## YOUR OBJECTIVE
In the DeepSeek deployment page, please shorten the paragraph beginning "OSS Connector for AI/ML provides" into one brief sentence that keeps its main facts.

All Products
Search
Document Center

Object Storage Service:Quickly deploy an inference service based on the DeepSeek model

Last Updated:Dec 03, 2025

OSS Connector for AI/ML provides high-performance I/O, enabling you to leverage the high throughput and bandwidth of OSS to quickly load DeepSeek inference models.

Advantages of OSS in AI scenarios

Advantage

Description

High throughput and high concurrency

  • The distributed architecture allows business data to be distributed across multiple data clusters as needed. This enables parallel processing of large-scale data read and write requests.

  • Stateless access endpoints support large-scale horizontal scaling. This significantly improves the system's concurrent processing capabilities and access bandwidth.

Low-cost tiered storage

  • The object versioning feature automatically saves different versions of the same object. This ensures that model and data versions are traceable and supports safe iterations.

  • Multiple lifecycle management policies automate tiered storage. This reduces long-term data retention costs.

High reliability

  • 99.9999999999% (12 nines) of data durability prevents AI training tasks from being interrupted or data from being lost due to storage failures.

  • 99.995% data availability provides stable read and write services. This ensures the stable operation of AI services such as online inference.

Efficient distribution and sharing

  • Natively suited for distributed access and large-scale content delivery. This improves the deployment efficiency of inference nodes.

## GIVEN MATERIAL
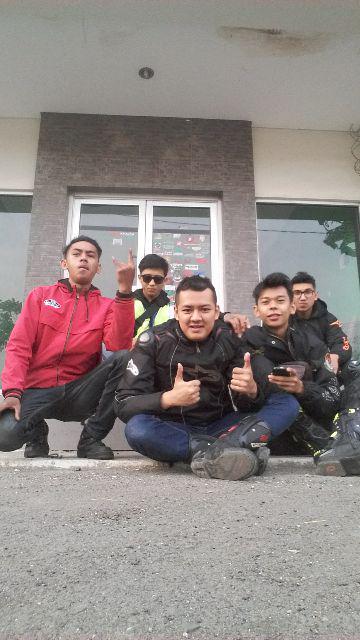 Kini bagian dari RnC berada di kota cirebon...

## TASK RESULT
OSS Connector for AI/ML gives high-performance I/O, using OSS throughput and bandwidth to load DeepSeek inference models fast.